Integrate llvm-project @864902e9b4d8bc6d3f0852d5c475e3dc97dd8335 (#18843)
bump llvm-project to
https://github.com/llvm/llvm-project/commit/864902e9b4d8bc6d3f0852d5c475e3dc97dd8335
Main changes in IREE (causing test updates):
- New forall loop canonicalizations are added which fold induction
variables. This can canonicalilze away some index computation, and fold
some extract_slice ops, so a few pipeline tests are changed.
- A new option for `hoistRedundantVectorTransfers` (`verifyNonZeroTrip`)
is set, which prevents hoisting from possibly zero trip loops.

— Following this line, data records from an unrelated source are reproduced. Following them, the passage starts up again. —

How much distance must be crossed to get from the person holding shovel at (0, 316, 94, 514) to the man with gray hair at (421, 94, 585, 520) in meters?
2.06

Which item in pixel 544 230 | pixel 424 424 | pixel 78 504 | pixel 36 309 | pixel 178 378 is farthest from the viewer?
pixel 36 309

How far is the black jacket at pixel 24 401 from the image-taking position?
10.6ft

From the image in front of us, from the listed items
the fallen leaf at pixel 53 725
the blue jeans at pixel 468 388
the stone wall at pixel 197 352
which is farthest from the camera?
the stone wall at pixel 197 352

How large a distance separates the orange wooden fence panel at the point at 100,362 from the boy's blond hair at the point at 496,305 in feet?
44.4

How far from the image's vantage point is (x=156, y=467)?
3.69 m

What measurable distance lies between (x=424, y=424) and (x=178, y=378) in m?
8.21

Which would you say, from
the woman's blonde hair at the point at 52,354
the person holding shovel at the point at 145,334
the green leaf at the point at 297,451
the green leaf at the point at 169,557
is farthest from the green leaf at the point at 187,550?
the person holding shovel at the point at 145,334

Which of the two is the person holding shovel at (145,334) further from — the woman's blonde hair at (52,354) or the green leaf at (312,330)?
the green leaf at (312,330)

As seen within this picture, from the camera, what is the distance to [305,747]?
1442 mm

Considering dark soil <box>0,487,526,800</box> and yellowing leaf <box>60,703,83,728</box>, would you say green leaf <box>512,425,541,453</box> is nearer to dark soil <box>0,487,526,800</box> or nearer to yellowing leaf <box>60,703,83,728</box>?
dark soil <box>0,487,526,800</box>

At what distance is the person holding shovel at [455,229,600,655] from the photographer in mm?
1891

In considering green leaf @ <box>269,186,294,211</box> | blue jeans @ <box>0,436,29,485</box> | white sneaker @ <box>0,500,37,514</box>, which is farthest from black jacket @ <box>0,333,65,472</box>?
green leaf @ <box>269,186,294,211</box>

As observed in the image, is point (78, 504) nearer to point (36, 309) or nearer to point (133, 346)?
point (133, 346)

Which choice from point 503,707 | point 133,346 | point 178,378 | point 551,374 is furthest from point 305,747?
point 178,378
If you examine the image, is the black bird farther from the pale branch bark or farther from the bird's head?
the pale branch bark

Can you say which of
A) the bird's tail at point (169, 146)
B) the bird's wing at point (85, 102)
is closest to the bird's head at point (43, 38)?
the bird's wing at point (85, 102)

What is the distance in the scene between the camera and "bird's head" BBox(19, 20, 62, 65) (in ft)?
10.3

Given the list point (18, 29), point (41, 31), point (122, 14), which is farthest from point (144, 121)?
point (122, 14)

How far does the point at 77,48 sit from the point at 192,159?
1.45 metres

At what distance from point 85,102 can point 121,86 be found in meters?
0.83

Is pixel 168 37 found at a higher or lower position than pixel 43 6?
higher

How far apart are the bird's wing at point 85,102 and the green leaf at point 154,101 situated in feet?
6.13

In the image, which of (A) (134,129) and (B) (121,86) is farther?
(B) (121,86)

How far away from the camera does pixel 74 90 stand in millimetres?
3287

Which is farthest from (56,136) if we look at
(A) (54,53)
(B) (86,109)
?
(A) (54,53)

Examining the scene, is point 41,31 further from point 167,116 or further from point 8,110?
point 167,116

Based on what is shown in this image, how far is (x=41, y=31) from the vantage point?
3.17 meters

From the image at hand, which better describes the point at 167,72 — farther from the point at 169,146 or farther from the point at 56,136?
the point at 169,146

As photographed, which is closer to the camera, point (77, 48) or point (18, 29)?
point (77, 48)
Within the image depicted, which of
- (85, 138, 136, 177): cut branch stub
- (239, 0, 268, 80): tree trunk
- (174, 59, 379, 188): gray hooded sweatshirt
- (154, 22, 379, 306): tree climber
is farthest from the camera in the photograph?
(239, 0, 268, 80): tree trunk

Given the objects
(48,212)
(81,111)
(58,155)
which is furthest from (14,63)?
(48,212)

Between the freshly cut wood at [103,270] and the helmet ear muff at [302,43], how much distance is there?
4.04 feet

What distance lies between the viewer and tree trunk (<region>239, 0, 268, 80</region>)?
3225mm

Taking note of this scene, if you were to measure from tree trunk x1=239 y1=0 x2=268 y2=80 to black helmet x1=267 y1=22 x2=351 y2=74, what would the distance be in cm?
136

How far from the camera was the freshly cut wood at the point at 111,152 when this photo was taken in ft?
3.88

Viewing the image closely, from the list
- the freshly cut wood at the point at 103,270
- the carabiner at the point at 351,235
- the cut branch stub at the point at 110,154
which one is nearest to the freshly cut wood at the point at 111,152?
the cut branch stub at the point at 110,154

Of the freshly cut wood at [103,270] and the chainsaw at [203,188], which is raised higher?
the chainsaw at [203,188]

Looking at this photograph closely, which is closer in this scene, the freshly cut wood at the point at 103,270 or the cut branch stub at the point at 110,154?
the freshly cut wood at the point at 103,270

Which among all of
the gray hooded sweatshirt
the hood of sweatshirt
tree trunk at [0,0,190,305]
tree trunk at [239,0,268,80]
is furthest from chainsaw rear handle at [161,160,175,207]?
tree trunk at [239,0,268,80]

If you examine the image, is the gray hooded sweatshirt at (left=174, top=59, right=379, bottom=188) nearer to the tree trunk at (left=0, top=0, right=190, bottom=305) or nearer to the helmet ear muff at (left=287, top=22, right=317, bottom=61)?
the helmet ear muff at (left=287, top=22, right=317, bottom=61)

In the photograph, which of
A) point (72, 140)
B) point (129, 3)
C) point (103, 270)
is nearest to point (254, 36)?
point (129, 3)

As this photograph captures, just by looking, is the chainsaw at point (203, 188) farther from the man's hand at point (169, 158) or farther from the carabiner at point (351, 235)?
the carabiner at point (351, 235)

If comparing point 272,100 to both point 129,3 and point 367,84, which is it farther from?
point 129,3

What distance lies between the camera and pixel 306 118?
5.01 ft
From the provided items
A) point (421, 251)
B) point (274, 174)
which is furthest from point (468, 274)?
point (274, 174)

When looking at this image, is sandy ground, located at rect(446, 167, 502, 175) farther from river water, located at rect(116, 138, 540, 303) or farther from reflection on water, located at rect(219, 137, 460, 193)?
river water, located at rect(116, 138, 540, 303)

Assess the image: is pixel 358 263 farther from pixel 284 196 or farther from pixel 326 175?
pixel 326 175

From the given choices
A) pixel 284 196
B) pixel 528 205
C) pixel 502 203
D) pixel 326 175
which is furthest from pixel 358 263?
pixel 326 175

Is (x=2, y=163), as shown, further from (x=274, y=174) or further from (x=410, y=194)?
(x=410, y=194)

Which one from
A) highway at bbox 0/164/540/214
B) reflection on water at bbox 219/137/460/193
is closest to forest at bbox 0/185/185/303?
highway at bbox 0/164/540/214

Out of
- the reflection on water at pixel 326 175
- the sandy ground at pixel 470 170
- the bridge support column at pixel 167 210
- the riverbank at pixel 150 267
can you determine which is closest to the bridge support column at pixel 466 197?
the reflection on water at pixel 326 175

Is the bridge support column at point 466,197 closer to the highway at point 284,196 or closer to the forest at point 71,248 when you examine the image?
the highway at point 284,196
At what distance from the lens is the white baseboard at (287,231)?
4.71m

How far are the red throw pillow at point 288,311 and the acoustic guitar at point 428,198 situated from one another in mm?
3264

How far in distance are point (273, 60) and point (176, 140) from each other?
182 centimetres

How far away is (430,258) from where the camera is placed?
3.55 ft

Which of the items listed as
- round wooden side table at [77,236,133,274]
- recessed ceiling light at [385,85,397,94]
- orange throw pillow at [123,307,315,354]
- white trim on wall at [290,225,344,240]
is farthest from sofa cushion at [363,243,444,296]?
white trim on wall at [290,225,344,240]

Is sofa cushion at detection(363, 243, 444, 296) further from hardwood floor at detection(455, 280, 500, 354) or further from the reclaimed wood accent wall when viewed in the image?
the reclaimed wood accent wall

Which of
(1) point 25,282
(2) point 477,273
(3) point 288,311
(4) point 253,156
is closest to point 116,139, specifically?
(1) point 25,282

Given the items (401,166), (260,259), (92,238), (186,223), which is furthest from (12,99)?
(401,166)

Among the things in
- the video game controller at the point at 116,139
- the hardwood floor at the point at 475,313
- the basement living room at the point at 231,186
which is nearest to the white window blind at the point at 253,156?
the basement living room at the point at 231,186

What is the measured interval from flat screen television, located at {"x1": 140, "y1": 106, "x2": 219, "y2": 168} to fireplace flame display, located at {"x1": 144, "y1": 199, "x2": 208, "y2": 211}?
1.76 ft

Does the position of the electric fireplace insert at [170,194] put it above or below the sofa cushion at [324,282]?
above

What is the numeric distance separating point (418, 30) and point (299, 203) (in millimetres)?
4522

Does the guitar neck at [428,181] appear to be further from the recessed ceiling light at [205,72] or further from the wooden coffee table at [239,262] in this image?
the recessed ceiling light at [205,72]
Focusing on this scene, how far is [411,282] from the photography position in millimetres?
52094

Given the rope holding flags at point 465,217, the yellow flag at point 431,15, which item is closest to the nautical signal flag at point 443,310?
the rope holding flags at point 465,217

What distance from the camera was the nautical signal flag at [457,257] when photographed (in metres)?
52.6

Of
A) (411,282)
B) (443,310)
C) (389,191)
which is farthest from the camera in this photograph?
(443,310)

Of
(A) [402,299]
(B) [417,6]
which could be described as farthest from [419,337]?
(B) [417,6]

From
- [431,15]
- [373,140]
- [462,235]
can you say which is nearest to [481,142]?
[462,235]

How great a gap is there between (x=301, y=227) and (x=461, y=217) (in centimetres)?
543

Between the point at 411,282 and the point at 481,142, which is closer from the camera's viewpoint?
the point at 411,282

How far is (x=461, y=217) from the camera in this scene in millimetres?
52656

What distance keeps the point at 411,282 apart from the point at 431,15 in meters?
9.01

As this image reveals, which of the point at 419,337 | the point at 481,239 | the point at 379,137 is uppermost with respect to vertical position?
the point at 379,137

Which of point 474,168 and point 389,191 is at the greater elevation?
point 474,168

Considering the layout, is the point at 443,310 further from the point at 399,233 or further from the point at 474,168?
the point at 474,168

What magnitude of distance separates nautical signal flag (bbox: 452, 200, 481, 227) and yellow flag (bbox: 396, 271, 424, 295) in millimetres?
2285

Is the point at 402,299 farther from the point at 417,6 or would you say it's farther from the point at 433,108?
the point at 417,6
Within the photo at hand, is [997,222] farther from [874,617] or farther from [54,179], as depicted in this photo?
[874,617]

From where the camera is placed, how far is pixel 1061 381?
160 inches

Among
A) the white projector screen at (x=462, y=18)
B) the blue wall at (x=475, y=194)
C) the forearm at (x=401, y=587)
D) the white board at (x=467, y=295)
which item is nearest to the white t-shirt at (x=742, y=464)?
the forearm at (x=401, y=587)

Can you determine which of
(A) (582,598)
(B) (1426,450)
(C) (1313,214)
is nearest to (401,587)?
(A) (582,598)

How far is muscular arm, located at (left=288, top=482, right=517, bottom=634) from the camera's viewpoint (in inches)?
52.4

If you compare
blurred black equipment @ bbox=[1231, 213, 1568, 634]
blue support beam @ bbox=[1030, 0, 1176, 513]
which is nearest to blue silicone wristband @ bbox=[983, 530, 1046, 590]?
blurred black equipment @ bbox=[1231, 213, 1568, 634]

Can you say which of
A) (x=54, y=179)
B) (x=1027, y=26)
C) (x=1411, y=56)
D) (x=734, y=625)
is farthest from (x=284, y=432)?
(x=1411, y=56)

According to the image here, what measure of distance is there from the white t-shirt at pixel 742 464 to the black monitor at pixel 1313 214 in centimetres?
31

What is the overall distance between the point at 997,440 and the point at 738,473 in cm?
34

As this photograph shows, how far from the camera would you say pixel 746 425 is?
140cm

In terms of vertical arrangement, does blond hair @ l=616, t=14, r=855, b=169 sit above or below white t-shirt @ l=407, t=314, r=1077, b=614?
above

This
option is flipped in this integrate because it fixes a bug exposed by
forall loop canonicalizations.
---------
Signed-off-by: Max Dawkins <max.dawkins@gmail.com>
diff --git a/compiler/src/iree/compiler/Codegen/Common/OptimizeVectorTransferPass.cpp b/compiler/src/iree/compiler/Codegen/Common/OptimizeVectorTransferPass.cpp
index f300291..ebaabcc 100644
--- a/compiler/src/iree/compiler/Codegen/Common/OptimizeVectorTransferPass.cpp
+++ b/compiler/src/iree/compiler/Codegen/Common/OptimizeVectorTransferPass.cpp
@@ -91,7 +91,8 @@
// Workaround, run loop invariant code motion before hoist redundant
// vector transfer to workaround a bug upstream.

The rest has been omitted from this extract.